Waarom stemmen mensen op populistische politici, ook al weten ze dat populisten vaak een loopje nemen met de waarheid? Waarom stemmen kiezers op extreemrechts, radicaal-rechts of autoritair-rechts? Komt het door de stijgende inflatie? Of is de verklaring dat extreemrechtse politici in populariteit stijgen vanwege de immigratie? Immigranten krijgen gauw de schuld van gestegen huizenprijzen, langere files, criminaliteit en culturele issues. Door een recent onderzoek van de Bocconi-universiteit in Milaan en de ETH in Zürich is dit argument echter minder houdbaar geworden. Het blijkt dat het succes van anti-immigratie partijen niet zozeer komt doordat burgers op die partijen stemmen vanwege culturele, economische of politieke problemen, maar omdat ‘politieke elites’, in politieke partijen in gebieden met migranten, campagne voeren met slogans als ‘stop migratie’ of ‘vol is vol’. De oorzaak van de opkomst van extreemrechts zou dan niet zozeer liggen bij concrete problemen van burgers, maar eerder dat calculerende politieke elites op zoek zijn gegaan naar meer zetels door burgers bewust bang te maken voor immigranten. Het zaaien van angst is blijkbaar lonend (Caroline de Gruyter, ‘Hoe extreemrechts aan stemmen komt’, NRC Handelsblad, 7 december 2024). Gelukkig zijn er ook meer hoopgevende signalen. Bepalend voor het succes van migranten, bijvoorbeeld Syriërs, blijkt de mate waarin zij bij Nederland willen horen.
Een andere verklaring voor de opkomst van extreemrechts is dat veel mensen zich overweldigd voelen door de effecten van de globalisering. Democratie wordt in een gelaagde rechtsorde als complex ervaren. Dit wordt versterkt door de grote hoeveelheid informatie die door de sociale media en het internet op ons afkomt via de mobiele telefoon en de laptop. Onder die informatie bevinden zich desinformatie en de mening van de spreekwoordelijke dorpsgek. Debatten in de Tweede Kamer en in de talkshows op de televisie geven wel informatie, maar de mensen praten erg snel en vaak door elkaar heen.
Mensen met een meer autoritaire persoonlijkheid, ongeveer een derde van alle mensen, worden niet blij van complexiteit. Zij verlangen naar overzicht, duidelijkheid en eenstemmigheid, aldus de filosoof Ralf Bodelier. Volgens hem kunnen autoritaire persoonlijkheden geïrriteerd raken door de komst van een ‘breed spectrum aan migranten’, ‘de uitdijende variëteit van lhbtqia+’ en ‘gepalaver in Den Haag of Brussel’ (Ralf Bodelier, ‘Met kosmopolitisch links stop je gaan autoritair rechts’, NRC Handelsblad, 9 november 2024). Mensen met een autoritaire persoonlijkheid hebben geen groot vermogen tot het verwerken van veelvormigheid en nieuwe ontwikkelingen. In overzichtelijke tijden gaat het meestal wel goed, maar in onzekere tijden kunnen die mensen bij een confrontatie met bepaalde meningen en ervaringen op tilt slaan. Bodelier noemt enkele voorbeelden: een viering van multiculturele diversiteit, een televisieverslag van Pride, een veelkleurige en veeltalige winkelstraat, discussies over minder vliegen, gehaktballen en snijbloemen. Hieraan kan worden toegevoegd een aanslag door een fundamentalistische terrorist. Veel mensen hebben het gevoel de grip kwijt te zijn. Ze begrijpen hun kinderen of buren niet meer. De vertrouwde gemeenschap valt uit elkaar. Volgens de Australische politicoloog Karen Stenner heeft onze liberale democratie de tolerantiegrens van veel mensen inmiddels overschreden.

Opdracht: Welk deel van alle mensen heeft volgens het fragment een meer autoritaire persoonlijkheid? Het materiaal dat volgt heeft niets met het fragment te maken.

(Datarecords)
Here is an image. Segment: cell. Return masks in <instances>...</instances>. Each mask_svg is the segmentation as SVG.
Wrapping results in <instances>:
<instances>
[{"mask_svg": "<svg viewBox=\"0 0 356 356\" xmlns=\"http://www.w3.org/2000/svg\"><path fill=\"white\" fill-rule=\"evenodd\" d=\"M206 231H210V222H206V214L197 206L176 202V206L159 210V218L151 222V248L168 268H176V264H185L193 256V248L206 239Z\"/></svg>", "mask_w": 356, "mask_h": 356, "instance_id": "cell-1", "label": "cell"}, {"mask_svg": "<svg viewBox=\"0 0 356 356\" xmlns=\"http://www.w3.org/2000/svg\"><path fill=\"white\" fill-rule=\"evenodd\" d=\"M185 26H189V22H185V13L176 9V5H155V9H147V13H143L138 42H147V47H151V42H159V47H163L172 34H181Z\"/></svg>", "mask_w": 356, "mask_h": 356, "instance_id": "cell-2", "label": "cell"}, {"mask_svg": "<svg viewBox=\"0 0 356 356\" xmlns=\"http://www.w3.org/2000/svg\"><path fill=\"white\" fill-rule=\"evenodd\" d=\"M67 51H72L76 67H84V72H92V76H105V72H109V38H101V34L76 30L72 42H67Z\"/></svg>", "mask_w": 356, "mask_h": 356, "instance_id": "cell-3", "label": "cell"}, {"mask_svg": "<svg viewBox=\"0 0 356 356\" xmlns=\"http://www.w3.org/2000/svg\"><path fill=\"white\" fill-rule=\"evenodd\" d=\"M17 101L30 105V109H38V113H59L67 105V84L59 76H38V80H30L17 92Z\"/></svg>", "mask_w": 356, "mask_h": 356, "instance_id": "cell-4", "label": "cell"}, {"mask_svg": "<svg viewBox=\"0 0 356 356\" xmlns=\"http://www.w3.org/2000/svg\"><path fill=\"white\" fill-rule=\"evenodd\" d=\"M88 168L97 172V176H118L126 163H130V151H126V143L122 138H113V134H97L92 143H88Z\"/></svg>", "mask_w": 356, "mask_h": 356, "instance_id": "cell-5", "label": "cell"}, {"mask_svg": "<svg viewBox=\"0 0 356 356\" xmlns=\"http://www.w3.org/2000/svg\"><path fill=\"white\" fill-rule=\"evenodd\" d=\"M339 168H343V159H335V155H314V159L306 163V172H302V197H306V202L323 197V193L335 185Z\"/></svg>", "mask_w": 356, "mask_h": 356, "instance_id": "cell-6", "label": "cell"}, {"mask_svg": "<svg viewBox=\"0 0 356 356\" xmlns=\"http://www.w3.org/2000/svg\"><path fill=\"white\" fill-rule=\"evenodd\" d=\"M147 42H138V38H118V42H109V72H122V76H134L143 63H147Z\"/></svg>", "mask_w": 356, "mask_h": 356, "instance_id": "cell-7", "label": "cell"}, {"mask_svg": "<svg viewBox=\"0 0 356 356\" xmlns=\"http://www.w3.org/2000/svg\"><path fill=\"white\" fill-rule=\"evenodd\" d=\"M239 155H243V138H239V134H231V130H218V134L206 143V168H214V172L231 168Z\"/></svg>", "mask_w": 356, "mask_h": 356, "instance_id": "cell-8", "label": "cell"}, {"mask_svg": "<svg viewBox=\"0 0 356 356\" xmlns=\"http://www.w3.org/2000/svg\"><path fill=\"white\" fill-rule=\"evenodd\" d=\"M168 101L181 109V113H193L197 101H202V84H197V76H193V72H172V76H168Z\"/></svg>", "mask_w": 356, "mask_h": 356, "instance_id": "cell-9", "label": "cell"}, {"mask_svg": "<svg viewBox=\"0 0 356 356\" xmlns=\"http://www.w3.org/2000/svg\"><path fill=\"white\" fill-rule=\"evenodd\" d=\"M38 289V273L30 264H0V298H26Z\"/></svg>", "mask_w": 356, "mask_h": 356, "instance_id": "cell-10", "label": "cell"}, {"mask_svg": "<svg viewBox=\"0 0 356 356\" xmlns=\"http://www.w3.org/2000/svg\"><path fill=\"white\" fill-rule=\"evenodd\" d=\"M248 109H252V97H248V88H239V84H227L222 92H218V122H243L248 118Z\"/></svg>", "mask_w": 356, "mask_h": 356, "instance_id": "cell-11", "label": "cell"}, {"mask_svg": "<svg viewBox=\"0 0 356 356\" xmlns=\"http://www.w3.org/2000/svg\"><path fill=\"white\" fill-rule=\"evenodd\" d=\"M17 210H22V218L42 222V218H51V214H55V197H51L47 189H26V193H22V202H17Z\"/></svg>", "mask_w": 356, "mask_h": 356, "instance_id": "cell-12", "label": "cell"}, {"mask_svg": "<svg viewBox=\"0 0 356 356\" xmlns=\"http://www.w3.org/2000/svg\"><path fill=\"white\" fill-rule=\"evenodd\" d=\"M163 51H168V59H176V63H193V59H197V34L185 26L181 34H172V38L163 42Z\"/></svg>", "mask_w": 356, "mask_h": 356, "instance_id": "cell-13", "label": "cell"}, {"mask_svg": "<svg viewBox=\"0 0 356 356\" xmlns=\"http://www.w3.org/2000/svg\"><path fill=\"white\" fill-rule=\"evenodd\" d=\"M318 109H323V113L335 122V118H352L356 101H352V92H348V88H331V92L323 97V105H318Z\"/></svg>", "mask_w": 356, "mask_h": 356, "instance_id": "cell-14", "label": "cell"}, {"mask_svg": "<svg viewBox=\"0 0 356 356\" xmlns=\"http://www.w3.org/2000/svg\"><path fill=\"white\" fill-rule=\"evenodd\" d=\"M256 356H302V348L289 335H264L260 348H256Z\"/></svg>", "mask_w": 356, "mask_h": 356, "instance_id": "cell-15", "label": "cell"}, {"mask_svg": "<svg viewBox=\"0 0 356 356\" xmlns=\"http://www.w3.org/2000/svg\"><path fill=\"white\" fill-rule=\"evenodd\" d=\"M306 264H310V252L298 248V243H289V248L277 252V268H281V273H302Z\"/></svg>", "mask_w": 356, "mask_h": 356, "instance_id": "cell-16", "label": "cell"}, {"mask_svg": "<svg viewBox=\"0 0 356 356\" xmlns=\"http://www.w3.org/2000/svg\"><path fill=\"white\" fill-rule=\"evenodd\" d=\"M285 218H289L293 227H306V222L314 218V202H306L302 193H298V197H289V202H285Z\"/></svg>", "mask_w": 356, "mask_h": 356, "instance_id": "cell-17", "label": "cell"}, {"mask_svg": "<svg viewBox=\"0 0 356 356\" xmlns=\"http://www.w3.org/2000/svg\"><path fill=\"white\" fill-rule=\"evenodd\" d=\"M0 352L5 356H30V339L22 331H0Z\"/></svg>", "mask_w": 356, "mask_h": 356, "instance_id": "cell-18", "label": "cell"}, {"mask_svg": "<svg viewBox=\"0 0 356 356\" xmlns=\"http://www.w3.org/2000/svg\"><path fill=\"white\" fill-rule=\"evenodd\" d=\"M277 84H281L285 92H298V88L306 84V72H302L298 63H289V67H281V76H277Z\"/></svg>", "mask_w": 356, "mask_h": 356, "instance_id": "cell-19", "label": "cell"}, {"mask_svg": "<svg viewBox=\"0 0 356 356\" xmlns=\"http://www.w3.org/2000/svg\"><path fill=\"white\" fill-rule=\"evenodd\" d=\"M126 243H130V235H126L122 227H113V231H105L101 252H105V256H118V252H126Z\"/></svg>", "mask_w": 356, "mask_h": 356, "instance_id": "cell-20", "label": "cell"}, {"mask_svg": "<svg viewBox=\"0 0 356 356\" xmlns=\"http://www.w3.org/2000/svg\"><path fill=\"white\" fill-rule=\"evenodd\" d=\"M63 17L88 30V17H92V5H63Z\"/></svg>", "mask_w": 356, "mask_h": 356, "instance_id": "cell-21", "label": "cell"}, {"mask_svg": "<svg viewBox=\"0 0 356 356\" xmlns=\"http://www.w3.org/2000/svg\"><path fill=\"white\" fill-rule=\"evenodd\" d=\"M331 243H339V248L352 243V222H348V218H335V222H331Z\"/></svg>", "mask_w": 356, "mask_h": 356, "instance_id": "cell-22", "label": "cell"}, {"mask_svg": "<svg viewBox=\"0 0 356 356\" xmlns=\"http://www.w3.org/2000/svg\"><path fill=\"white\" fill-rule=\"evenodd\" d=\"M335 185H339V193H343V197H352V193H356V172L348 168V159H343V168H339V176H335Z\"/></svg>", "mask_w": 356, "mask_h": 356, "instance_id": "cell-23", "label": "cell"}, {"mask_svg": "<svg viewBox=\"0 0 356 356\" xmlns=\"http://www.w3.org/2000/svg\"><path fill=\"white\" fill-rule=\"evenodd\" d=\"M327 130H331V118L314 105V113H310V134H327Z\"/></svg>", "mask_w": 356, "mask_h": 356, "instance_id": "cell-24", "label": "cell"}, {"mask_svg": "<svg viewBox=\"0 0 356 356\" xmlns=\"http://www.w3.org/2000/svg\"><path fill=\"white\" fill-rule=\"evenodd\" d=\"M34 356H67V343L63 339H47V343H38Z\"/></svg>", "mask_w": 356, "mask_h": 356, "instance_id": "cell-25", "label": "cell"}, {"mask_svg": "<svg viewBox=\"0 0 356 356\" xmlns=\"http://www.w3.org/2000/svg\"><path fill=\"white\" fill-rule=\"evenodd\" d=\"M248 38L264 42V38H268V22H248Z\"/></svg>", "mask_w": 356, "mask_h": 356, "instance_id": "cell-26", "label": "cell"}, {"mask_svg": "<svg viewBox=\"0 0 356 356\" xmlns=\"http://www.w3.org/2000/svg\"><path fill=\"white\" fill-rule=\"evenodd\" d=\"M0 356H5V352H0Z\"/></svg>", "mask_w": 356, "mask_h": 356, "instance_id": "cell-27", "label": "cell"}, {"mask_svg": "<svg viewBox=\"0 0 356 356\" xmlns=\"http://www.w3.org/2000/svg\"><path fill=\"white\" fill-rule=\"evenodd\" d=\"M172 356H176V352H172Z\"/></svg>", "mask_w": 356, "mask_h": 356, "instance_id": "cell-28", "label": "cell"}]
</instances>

Uitwerking: Ongeveer een derde van alle mensen.